If clustering is performed the clusters are saved to memory using the name ``PC-PALM Clusters`` to allow analysis or export of the data with other plugins.

The histogram of the molecules per cluster is displayed (see :numref:`Figure %s <fig_pc_palm_cluster_histogram>`). Fitting details for each binomial distribution are recorded in the ``ImageJ`` log window. The best fit is recorded on the histogram using a magenta line. Note that the best fit line can include the expected count for zero molecules per cluster.

Optionally the cumulative probability histogram of molecules per cluster is displayed (see :numref:`Figure %s <fig_pc_palm_cluster_cumul_histogram>`). The fit for each binomial distribution is shown as a line (blue to red) and the best fit is recorded using a magenta line.

.. _fig_pc_palm_cluster_histogram:
.. figure:: images/pc_palm_cluster_histogram.jpg
    :align: center
    :figwidth: 80%

    Histogram of molecules per cluster from PC-PALM Clusters.

    The data is from a simulation of trimers with an activation probability of 60%. The histogram is fit using a binomial distribution with different cluster size N. The best fit is shown as a magenta curve.

.. _fig_pc_palm_cluster_cumul_histogram:
.. figure:: images/pc_palm_cluster_cumul_histogram.jpg
    :align: center
    :figwidth: 80%

    Cumulative probability histogram of molecules per cluster from PC-PALM Clusters.
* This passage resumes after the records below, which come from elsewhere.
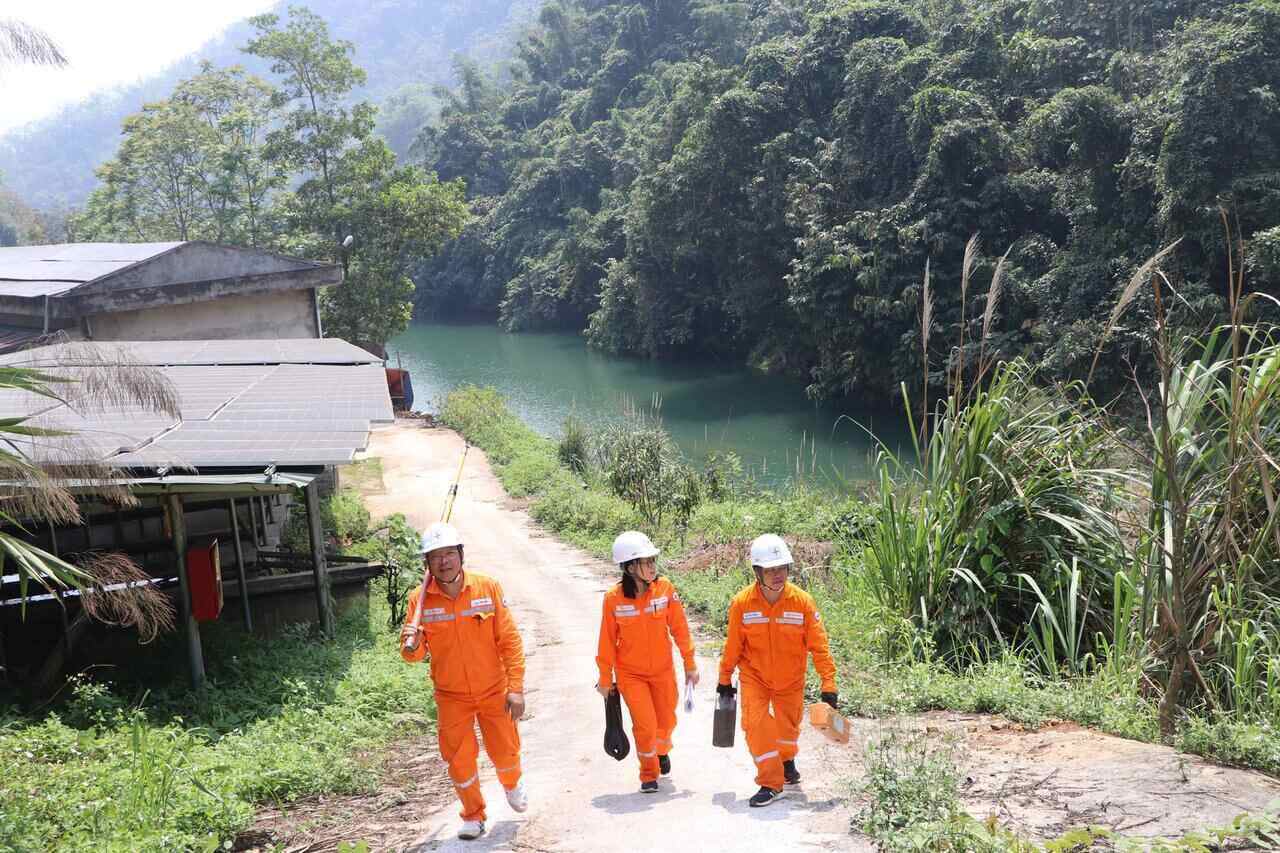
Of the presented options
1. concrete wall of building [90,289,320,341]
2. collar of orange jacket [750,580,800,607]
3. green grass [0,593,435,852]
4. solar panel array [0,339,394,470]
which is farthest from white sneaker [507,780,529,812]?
concrete wall of building [90,289,320,341]

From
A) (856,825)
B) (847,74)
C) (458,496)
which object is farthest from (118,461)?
(847,74)

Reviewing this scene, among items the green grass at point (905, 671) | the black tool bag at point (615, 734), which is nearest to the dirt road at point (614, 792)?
the black tool bag at point (615, 734)

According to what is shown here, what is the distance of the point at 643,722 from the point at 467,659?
0.93 meters

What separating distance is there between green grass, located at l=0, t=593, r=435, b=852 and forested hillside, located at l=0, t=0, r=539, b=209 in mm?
113910

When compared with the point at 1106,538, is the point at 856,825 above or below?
below

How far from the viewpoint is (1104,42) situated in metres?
26.9

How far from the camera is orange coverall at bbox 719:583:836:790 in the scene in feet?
16.5

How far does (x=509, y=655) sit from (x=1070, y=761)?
8.25 ft

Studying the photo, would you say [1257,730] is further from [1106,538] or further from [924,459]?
[924,459]

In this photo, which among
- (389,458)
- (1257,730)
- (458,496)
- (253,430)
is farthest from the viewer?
(389,458)

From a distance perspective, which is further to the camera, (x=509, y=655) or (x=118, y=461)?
(x=118, y=461)

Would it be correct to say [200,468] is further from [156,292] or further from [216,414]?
[156,292]

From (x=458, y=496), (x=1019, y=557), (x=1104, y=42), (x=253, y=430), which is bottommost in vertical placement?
(x=458, y=496)

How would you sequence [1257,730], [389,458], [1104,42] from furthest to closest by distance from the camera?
1. [1104,42]
2. [389,458]
3. [1257,730]
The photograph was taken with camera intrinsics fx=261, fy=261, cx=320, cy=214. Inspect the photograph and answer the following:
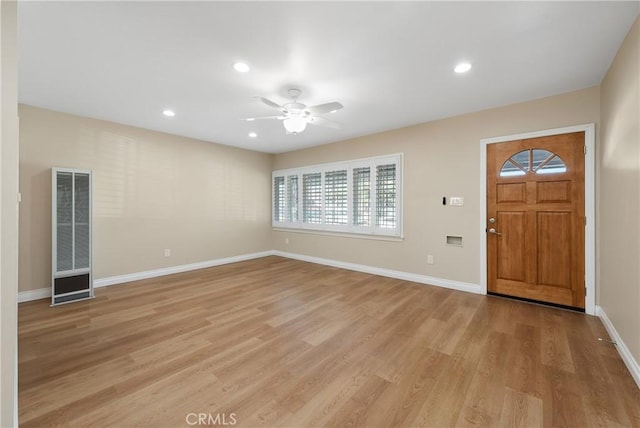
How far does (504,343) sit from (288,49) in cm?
328

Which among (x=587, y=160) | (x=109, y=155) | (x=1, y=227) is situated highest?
(x=109, y=155)

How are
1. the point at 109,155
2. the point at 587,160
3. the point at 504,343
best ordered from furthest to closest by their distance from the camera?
the point at 109,155, the point at 587,160, the point at 504,343

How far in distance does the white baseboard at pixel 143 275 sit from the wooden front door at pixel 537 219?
4816mm

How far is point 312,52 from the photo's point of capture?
2.30 metres

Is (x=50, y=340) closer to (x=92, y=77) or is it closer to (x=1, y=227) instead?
(x=1, y=227)

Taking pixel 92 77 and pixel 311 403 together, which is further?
pixel 92 77

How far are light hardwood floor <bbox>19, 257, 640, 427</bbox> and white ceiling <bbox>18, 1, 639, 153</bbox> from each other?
2608 mm

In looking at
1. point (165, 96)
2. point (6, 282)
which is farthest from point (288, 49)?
point (6, 282)

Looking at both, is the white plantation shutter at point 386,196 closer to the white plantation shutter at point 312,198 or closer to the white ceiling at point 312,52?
the white ceiling at point 312,52

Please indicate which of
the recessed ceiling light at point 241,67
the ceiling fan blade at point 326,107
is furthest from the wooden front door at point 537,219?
the recessed ceiling light at point 241,67

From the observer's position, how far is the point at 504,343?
7.91ft

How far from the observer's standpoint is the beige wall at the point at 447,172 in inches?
128

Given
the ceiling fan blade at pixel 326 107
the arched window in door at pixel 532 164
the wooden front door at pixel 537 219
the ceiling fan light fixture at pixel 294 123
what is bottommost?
the wooden front door at pixel 537 219

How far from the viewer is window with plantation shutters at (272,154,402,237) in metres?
4.64
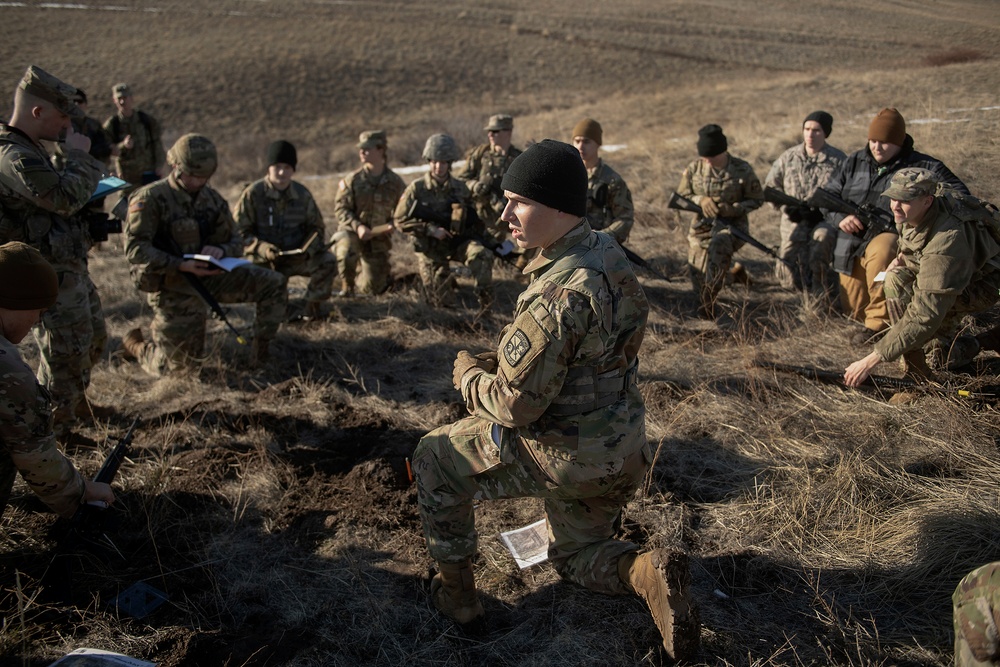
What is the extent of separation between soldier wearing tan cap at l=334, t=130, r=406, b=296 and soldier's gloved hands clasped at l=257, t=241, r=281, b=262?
3.39 ft

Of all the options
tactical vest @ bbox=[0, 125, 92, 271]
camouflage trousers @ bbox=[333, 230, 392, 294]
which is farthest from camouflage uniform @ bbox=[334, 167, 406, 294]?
tactical vest @ bbox=[0, 125, 92, 271]

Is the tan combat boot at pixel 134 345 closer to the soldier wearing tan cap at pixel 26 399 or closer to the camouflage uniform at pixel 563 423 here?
the soldier wearing tan cap at pixel 26 399

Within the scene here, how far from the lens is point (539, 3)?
33469 millimetres

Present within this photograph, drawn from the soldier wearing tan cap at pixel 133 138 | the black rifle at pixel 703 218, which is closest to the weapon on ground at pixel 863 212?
the black rifle at pixel 703 218

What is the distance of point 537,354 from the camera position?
2.44 metres

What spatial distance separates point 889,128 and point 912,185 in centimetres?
188

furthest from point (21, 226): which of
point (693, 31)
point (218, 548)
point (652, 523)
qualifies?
point (693, 31)

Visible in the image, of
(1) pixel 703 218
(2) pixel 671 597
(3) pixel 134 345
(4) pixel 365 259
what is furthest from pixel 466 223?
(2) pixel 671 597

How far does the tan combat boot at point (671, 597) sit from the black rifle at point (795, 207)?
5224 mm

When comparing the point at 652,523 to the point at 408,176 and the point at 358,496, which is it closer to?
the point at 358,496

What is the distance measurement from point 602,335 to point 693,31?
2187 centimetres

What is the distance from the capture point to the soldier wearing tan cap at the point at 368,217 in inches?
295

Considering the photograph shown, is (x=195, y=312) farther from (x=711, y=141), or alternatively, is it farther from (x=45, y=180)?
(x=711, y=141)

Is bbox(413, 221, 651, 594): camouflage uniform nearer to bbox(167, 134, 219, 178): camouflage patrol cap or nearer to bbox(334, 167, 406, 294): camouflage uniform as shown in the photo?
bbox(167, 134, 219, 178): camouflage patrol cap
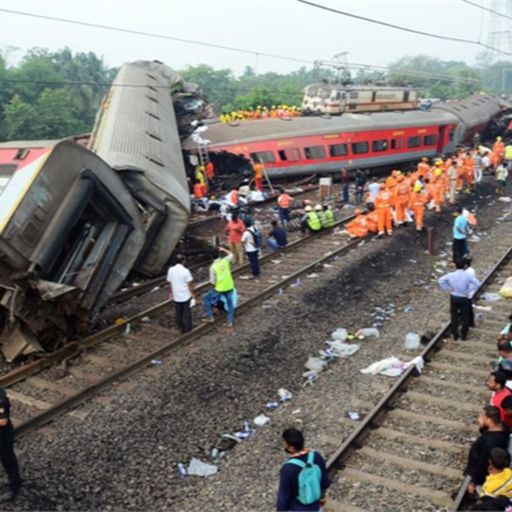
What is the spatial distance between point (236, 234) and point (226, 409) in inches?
228

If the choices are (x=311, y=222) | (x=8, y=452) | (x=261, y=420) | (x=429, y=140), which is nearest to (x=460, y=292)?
(x=261, y=420)

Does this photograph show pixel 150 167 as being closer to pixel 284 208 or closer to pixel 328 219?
pixel 284 208

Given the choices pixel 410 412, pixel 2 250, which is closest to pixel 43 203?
pixel 2 250

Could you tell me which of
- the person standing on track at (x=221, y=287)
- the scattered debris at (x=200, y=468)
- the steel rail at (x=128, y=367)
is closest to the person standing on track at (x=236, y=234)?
the steel rail at (x=128, y=367)

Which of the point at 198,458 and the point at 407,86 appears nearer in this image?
the point at 198,458

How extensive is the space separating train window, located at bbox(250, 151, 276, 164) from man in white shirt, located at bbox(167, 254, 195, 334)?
11.5 m

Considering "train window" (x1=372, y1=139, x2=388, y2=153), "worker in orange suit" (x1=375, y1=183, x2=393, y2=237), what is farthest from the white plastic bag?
"train window" (x1=372, y1=139, x2=388, y2=153)

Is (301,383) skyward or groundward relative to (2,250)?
groundward

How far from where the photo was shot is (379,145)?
23047 mm

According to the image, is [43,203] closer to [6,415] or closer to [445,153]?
[6,415]

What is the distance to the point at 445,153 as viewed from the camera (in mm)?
→ 26984

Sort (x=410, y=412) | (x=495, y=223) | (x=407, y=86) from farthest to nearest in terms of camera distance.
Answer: (x=407, y=86), (x=495, y=223), (x=410, y=412)

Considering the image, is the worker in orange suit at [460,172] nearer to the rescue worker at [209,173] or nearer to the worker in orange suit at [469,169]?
the worker in orange suit at [469,169]

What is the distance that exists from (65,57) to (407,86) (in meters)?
50.7
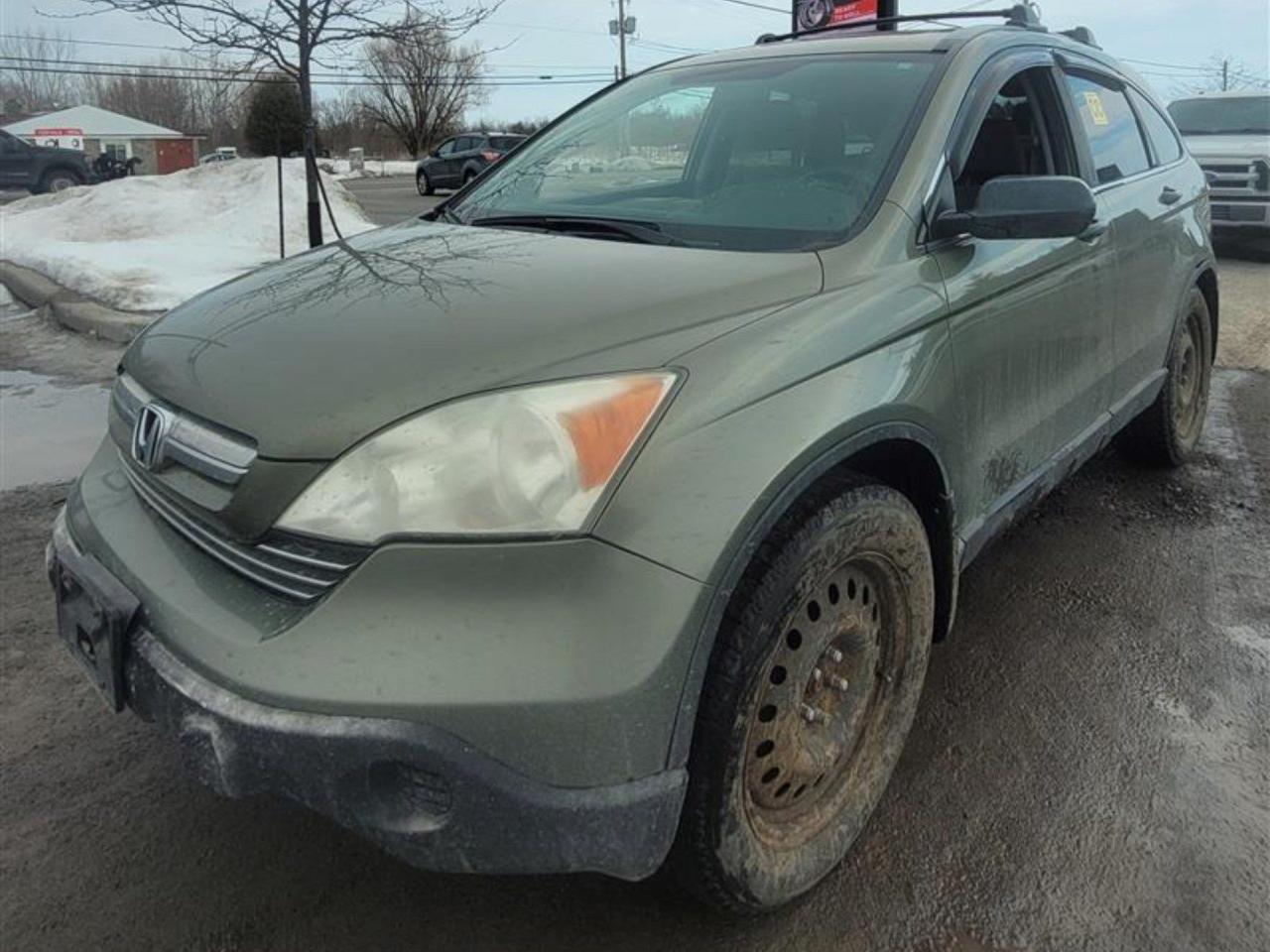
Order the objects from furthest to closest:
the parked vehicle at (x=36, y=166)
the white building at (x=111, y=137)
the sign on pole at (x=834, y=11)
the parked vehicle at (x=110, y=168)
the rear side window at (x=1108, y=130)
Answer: the white building at (x=111, y=137) → the parked vehicle at (x=110, y=168) → the parked vehicle at (x=36, y=166) → the sign on pole at (x=834, y=11) → the rear side window at (x=1108, y=130)

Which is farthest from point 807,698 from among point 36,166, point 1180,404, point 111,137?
point 111,137

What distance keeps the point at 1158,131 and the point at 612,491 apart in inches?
150

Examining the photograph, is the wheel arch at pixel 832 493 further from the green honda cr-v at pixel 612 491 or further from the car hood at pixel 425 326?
the car hood at pixel 425 326

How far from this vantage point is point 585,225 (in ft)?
8.71

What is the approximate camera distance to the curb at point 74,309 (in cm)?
741

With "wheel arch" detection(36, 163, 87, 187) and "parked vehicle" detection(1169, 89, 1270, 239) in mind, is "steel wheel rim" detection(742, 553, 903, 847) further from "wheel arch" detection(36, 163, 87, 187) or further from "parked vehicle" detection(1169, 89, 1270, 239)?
"wheel arch" detection(36, 163, 87, 187)

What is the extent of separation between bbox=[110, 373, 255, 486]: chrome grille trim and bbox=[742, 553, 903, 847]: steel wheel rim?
0.99 m

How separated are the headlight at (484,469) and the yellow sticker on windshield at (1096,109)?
2.67 m

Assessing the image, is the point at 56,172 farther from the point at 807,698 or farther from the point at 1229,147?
the point at 807,698

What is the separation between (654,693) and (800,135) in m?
1.79

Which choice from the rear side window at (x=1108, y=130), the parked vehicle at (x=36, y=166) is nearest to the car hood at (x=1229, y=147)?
the rear side window at (x=1108, y=130)

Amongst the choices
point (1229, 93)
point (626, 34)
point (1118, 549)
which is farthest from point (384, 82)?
point (1118, 549)

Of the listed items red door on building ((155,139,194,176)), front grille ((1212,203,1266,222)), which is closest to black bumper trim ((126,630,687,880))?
front grille ((1212,203,1266,222))

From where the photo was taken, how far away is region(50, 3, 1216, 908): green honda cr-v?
1600 millimetres
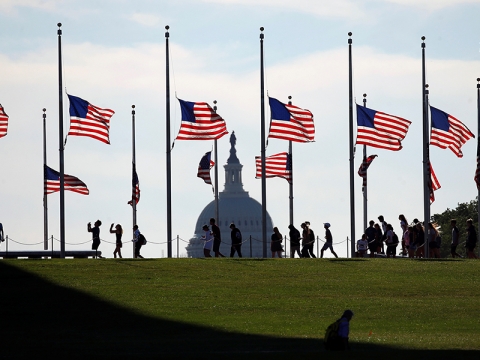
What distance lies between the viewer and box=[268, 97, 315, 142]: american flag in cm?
4741

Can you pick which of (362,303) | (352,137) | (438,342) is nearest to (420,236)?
(352,137)

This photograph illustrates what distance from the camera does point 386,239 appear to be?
4741 cm

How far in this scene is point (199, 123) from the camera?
4700 cm

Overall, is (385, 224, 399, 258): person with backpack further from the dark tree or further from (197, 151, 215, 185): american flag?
the dark tree

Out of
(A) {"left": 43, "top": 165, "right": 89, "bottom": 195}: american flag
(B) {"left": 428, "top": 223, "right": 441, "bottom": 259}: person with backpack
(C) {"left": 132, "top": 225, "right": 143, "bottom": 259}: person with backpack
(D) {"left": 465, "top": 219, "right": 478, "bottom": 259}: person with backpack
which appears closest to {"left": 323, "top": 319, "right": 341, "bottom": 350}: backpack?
(D) {"left": 465, "top": 219, "right": 478, "bottom": 259}: person with backpack

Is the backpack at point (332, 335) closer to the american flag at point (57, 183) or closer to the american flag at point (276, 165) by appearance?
the american flag at point (57, 183)

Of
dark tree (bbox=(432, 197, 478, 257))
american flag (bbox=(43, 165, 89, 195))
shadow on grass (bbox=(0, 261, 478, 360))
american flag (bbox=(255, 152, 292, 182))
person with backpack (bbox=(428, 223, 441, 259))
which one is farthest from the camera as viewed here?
dark tree (bbox=(432, 197, 478, 257))

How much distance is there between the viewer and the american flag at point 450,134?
47688 mm

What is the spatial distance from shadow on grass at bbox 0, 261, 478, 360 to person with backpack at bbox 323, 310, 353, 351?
0.67 ft

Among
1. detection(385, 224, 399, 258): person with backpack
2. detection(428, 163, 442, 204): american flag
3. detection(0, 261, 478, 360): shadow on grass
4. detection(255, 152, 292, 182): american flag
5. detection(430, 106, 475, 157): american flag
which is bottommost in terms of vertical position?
detection(0, 261, 478, 360): shadow on grass

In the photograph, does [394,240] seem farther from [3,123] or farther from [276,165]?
[3,123]

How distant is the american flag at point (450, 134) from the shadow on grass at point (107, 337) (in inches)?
728

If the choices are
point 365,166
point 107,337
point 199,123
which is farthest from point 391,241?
point 107,337

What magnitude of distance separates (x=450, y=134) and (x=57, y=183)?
16.5 meters
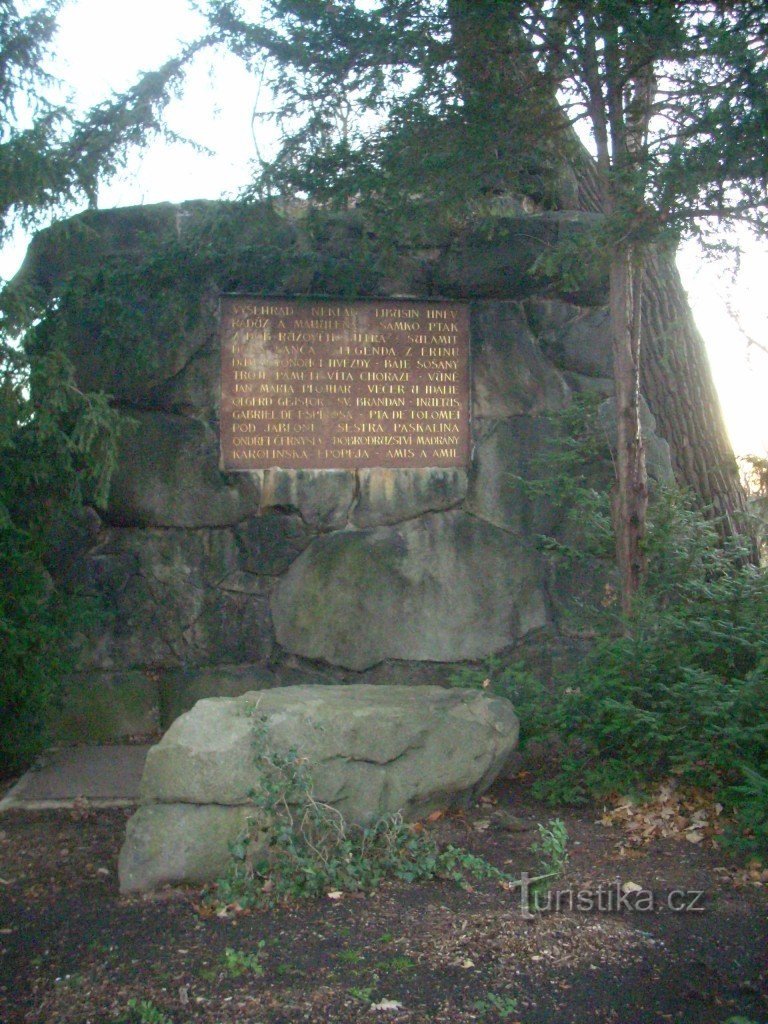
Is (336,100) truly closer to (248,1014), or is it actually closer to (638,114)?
(638,114)

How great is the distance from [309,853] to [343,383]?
2968mm

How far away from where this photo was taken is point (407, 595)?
5629mm

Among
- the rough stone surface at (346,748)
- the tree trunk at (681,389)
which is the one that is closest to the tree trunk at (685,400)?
the tree trunk at (681,389)

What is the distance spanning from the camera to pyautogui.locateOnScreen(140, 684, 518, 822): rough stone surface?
357 centimetres

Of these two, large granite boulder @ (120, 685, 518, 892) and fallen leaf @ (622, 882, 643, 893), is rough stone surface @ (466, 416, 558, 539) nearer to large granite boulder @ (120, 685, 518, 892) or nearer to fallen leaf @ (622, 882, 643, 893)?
large granite boulder @ (120, 685, 518, 892)

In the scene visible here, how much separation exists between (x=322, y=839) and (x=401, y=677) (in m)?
2.15

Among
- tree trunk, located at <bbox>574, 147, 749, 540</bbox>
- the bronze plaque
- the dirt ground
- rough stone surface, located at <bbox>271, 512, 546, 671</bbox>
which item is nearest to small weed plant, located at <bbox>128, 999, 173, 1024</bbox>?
the dirt ground

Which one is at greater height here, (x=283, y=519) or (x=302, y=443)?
(x=302, y=443)

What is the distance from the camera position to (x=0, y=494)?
455 centimetres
    The data is from a simulation of trimers with an activation probability of 60%.  The histogram is fit using a binomial distribution with different cluster size N. Each fit is shown using a coloured line from blue (lowest N) to red (highest N). The best fit is recorded on the histogram using a magenta line. The original curve is black with data points shown as circles.